● **Text to read**
Wrong date format when reading from elasticsearch index

samargh · June 22, 2020, 6:15pm

i'm reading data from elactisearch index ,
i have date format issue 1501545600000 wich supposed to be in yyyy/mm/dd format

from pyspark import SparkConf
from pyspark.sql import SQLContext

q ="""{
  "query": {
    "match_all": {}
  }  
}"""

es_read_conf = {
    "es.nodes" : "localhost",
    "es.port" : "9200",
    "es.resource" : "sub1",
    "es.query" : q
}

es_rdd = sc.newAPIHadoopRDD(
    inputFormatClass="org.elasticsearch.hadoop.mr.EsInputFormat",
    keyClass="org.apache.hadoop.io.NullWritable", 
    valueClass="org.elasticsearch.hadoop.mr.LinkedMapWritable", 
    conf=es_read_conf)

 df2 = [convert_ts(doc) for doc in df]

this used to work ; no longer cuz i changed the code

    try:
        ts_from_doc = get('Refill_Bar_End_Date_and_Time', None)

        if not ts_from_doc:
            raise ValueError('`Refill_Bar_End_Date_and_Time` not found')

        # incoming as millisec so convert to sec
        as_date = dt.fromtimestamp(
            int(ts_from_doc / 1000.0)
        ).strftime('%Y-%m-%d %H:%M:%S')

        hit['Refill_Bar_End_Date_and_Time'] = as_date

    except Exception as e:
        print(e)
        pass

so could u tell me what to modify

Luca_Belluccini · June 22, 2020, 7:07pm

Hello @samargh

Can you share the index mapping of the index you're reading (sub1)?

● **Stored rows**
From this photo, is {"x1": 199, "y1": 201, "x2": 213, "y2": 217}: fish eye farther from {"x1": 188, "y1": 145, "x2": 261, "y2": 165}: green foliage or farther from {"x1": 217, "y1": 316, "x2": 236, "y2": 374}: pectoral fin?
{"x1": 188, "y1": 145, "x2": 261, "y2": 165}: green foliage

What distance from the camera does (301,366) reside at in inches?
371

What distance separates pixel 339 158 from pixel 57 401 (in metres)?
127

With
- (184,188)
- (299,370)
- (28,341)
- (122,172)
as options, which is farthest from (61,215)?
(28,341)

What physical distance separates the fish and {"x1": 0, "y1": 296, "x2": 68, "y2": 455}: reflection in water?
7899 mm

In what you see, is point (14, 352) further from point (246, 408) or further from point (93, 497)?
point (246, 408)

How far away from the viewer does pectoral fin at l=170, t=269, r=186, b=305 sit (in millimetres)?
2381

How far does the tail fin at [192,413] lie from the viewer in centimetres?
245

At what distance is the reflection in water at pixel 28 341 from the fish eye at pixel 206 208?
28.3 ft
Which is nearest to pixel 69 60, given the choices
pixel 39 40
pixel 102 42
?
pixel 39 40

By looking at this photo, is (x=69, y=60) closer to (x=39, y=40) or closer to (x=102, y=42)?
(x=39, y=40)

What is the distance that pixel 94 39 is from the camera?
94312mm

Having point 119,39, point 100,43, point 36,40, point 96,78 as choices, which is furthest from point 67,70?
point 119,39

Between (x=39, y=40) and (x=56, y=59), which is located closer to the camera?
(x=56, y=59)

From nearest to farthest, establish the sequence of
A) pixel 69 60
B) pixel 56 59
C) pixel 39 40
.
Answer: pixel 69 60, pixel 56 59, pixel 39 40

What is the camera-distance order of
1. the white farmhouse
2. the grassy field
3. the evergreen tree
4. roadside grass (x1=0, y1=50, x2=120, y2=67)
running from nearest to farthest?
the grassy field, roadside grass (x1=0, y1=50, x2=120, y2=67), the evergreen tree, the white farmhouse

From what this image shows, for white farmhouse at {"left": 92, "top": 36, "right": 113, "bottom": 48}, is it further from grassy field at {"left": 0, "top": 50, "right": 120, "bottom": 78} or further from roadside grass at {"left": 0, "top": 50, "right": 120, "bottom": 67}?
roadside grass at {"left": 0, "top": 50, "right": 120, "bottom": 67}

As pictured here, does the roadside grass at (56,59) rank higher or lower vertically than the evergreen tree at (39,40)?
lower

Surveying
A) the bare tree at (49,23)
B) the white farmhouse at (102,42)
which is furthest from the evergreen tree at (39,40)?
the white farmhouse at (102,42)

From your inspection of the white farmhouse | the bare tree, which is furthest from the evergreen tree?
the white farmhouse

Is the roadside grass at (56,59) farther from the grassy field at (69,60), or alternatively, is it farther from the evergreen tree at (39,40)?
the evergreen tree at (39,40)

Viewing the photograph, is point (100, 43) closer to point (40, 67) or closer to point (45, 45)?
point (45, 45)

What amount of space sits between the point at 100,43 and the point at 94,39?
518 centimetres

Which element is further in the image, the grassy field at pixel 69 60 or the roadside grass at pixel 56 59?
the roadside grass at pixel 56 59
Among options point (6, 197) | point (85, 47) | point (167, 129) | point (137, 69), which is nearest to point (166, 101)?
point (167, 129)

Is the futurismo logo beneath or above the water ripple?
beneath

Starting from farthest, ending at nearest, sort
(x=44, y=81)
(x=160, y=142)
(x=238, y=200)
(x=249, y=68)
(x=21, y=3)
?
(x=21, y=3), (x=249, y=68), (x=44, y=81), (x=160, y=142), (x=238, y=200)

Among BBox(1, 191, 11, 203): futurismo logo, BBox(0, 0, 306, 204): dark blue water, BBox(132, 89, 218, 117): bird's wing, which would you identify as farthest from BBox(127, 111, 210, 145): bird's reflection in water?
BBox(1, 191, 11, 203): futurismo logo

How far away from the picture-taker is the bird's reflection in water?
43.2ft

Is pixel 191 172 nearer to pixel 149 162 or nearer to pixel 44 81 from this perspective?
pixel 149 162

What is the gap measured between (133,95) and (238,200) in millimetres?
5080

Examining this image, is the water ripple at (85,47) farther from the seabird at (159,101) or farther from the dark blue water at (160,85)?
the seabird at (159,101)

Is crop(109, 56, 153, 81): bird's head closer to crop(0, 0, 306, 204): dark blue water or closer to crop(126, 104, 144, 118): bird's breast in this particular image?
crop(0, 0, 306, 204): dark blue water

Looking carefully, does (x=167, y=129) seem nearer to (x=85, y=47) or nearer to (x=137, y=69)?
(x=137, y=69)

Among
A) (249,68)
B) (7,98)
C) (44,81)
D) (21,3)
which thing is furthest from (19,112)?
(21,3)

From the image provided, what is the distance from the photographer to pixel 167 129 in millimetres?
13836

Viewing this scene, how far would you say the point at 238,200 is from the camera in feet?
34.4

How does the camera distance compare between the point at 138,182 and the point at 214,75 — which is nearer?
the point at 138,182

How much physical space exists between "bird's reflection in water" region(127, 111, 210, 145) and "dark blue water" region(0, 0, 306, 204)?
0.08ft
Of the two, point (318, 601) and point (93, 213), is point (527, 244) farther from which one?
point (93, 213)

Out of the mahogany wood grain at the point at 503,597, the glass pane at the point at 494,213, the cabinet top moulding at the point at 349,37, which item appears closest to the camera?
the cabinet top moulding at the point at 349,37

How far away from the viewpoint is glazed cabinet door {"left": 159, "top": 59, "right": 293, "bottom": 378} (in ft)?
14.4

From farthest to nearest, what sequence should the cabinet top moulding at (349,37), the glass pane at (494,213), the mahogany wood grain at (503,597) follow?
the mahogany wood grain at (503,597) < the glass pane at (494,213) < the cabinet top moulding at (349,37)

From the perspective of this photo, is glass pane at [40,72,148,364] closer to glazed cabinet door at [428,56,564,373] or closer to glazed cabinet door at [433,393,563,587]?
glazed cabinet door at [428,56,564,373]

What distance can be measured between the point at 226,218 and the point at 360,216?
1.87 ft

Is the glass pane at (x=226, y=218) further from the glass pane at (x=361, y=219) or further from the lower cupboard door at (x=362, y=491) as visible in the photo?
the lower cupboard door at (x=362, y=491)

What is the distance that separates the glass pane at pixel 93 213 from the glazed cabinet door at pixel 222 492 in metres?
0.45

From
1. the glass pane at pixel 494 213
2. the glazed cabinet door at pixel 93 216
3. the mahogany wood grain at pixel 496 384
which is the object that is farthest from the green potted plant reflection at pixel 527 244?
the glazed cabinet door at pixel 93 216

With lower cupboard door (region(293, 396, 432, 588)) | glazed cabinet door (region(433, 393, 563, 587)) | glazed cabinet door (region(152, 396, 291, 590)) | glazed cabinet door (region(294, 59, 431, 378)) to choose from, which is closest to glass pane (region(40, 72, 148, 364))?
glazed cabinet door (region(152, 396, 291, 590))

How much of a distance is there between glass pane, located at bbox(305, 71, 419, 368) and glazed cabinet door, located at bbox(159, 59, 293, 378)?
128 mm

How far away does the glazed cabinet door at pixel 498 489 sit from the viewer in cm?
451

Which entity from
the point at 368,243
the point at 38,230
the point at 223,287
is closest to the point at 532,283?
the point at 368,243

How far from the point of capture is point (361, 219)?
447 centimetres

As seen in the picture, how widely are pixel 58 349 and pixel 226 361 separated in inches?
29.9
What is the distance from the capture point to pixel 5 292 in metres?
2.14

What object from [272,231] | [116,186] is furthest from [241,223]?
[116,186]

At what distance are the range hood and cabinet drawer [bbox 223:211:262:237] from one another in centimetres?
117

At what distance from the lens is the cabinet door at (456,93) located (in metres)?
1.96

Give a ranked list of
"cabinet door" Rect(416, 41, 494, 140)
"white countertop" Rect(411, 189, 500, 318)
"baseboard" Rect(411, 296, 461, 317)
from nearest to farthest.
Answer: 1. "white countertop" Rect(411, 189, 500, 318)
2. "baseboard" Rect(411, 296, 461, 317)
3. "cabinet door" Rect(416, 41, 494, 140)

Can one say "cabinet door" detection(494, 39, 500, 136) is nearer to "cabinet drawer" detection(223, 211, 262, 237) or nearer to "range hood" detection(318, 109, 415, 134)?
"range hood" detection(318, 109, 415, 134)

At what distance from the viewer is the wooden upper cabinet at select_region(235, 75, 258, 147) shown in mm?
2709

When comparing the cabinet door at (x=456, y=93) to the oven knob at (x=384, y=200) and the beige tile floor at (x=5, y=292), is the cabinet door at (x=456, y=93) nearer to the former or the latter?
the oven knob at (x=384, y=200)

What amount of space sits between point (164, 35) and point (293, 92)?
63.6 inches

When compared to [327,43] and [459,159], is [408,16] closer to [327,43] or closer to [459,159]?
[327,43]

● **Required actions**
**1.** In the Elasticsearch date thread, rewrite the passage between "df2 = [convert_ts(doc)" and "int(ts_from_doc / 1000.0)", inclusive, replacing "ts_from_doc" with "timestamp_ms" wherever it occurs.
**2.** According to the Elasticsearch date thread, why is the timestamp divided by 1000 before it is passed to `dt.fromtimestamp`?
**3.** Continue the Elasticsearch date thread from its final post.
The entries have no role in any of this work.

● **Written responses**
**1.**
df2 = [convert_ts(doc) for doc in df]

this used to work ; no longer cuz i changed the code

    try:
        timestamp_ms = get('Refill_Bar_End_Date_and_Time', None)

        if not timestamp_ms:
            raise ValueError('`Refill_Bar_End_Date_and_Time` not found')

        # incoming as millisec so convert to sec
        as_date = dt.fromtimestamp(
            int(timestamp_ms / 1000.0)

**2.** The value arrives in milliseconds, so dividing by 1000 converts it to seconds.

**3.**
samargh · June 22, 2020, 7:30pm

before indexing i tried this

PUT sub1
{
  "mappings": 
  {
      "properties": {
      "Refill_Bar_End_Date_and_Time": {
           "type":"date"
      }
}

then
GET sub1/_search/
: gives

"hits" : [
      {
        "_index" : "sub1",
        "_type" : "_doc",
        "_id" : "fUGwHnIBKLcVv2X4Scjq",
        "_score" : 1.0,
        "_source" : {
          "Subscriber" : "550",
          "Refill_Bar_End_Date_and_Time" : 1578524400000,
        }
      }

while in kibana discover i get
Subscriber 550
Refill_Bar_End_Date_and_Time Jan 9, 2020 @ 00:00:00.000
but reading the content of the index is giving me a wrong format that i need to convert it

Luca_Belluccini · June 22, 2020, 7:47pm

Kibana generates the string for you using your browser timezone.
From what you shared, the field is a date field and it is expressed as epochmillis.

The code seems correct, except if PySpark is converting the field already to date.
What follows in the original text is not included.